Problem details — Return every line from the rows below that includes the word "exists".

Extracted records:

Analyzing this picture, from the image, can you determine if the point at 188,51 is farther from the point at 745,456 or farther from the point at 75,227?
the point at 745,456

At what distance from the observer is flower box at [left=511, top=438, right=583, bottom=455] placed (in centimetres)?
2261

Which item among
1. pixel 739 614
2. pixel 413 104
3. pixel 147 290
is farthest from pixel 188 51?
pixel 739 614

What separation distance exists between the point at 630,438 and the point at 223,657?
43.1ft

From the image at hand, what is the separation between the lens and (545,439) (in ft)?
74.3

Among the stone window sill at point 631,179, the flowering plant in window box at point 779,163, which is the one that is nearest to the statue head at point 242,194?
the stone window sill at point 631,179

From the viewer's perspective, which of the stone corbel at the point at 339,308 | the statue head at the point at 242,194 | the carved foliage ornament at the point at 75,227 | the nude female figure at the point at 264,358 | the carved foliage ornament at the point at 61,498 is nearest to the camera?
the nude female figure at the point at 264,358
==
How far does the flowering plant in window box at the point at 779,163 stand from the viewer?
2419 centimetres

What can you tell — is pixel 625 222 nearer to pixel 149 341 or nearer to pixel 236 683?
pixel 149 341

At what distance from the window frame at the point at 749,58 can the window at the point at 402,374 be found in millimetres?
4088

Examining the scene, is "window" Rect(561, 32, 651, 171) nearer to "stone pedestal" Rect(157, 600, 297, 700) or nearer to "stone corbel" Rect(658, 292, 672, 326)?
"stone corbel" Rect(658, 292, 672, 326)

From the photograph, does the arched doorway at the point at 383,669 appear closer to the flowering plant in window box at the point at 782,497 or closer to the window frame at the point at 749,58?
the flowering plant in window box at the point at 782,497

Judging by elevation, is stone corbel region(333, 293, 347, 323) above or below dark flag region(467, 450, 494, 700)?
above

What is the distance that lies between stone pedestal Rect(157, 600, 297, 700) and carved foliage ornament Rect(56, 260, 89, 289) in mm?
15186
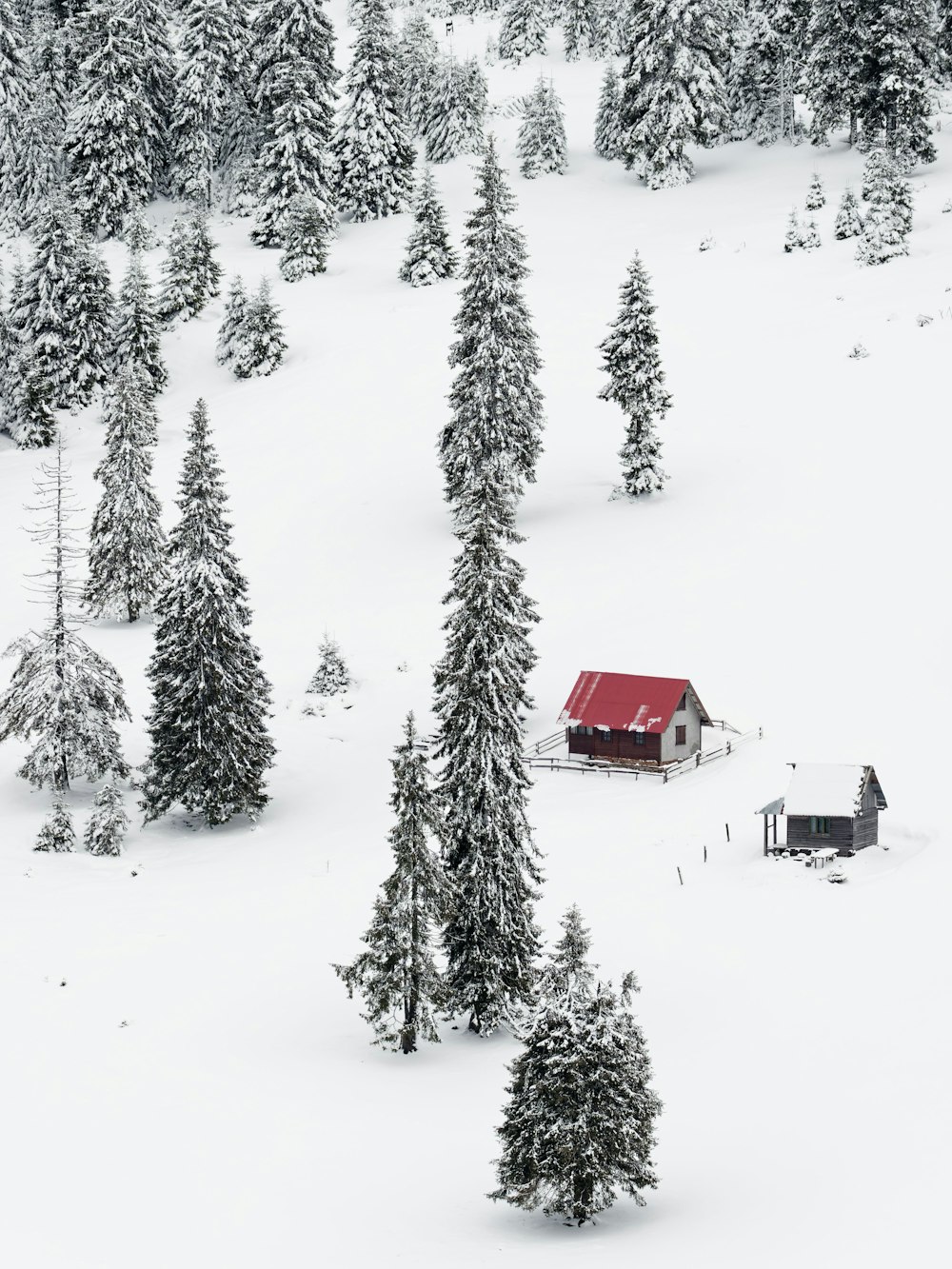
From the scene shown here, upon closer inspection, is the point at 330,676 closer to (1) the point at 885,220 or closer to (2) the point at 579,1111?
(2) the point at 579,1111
--
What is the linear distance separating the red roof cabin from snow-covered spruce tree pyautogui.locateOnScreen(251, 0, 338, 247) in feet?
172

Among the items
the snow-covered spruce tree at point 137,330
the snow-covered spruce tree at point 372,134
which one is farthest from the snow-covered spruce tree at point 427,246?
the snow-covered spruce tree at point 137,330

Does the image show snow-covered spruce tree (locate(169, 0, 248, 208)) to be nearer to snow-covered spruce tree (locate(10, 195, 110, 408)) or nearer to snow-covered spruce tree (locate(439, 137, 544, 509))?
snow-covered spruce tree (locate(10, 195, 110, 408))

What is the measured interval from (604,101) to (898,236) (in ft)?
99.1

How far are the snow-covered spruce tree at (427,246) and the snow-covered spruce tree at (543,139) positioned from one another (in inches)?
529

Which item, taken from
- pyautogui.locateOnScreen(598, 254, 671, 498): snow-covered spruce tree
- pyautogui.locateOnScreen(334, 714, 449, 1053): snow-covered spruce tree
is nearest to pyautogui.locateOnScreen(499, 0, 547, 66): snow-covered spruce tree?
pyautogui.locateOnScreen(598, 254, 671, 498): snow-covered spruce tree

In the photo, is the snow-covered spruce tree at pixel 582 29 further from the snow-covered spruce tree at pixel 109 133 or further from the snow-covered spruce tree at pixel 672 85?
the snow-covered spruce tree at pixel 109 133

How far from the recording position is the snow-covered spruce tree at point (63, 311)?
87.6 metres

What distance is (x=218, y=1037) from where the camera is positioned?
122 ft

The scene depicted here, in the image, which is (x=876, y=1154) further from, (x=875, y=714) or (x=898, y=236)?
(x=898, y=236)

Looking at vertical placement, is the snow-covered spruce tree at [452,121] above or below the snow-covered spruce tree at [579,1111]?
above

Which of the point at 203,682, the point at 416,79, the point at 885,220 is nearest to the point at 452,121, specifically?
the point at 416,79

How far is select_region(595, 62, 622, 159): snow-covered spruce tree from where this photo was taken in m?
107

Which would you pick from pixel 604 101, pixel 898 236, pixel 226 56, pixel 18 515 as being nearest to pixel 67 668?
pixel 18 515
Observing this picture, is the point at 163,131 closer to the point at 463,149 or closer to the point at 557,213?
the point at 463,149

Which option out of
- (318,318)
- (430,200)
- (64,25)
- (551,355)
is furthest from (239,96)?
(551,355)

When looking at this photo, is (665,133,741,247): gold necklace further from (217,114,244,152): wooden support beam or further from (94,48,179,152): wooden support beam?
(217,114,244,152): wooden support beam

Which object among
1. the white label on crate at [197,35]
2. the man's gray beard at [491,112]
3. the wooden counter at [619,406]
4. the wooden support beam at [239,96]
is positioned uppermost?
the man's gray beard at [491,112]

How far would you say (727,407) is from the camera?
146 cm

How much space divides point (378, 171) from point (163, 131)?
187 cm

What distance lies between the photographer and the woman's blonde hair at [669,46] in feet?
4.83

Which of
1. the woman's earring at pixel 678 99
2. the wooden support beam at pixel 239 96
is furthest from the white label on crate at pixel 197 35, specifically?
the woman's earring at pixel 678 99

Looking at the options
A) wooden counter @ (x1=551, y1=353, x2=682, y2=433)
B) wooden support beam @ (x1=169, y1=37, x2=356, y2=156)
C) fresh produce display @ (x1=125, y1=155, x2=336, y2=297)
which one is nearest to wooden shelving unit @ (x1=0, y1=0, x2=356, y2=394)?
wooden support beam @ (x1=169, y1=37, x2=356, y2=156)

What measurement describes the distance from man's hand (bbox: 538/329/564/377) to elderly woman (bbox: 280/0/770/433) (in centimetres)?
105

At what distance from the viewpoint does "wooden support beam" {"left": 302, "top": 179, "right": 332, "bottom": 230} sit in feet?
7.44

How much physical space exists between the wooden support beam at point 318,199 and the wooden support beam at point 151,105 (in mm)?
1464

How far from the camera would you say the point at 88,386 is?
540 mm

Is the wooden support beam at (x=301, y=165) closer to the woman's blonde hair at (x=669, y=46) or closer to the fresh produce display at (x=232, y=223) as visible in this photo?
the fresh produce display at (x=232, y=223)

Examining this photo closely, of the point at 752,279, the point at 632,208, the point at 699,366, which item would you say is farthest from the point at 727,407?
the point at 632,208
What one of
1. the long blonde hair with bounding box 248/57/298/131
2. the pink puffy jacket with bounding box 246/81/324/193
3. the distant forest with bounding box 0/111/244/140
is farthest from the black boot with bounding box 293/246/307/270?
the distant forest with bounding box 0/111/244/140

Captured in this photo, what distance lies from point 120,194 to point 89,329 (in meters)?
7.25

Completed task —
What separation distance exists between the point at 630,438 and the point at 223,657?
How much physical space exists between the wooden support beam at point 318,199 and the wooden support beam at point 151,105 (in mm)?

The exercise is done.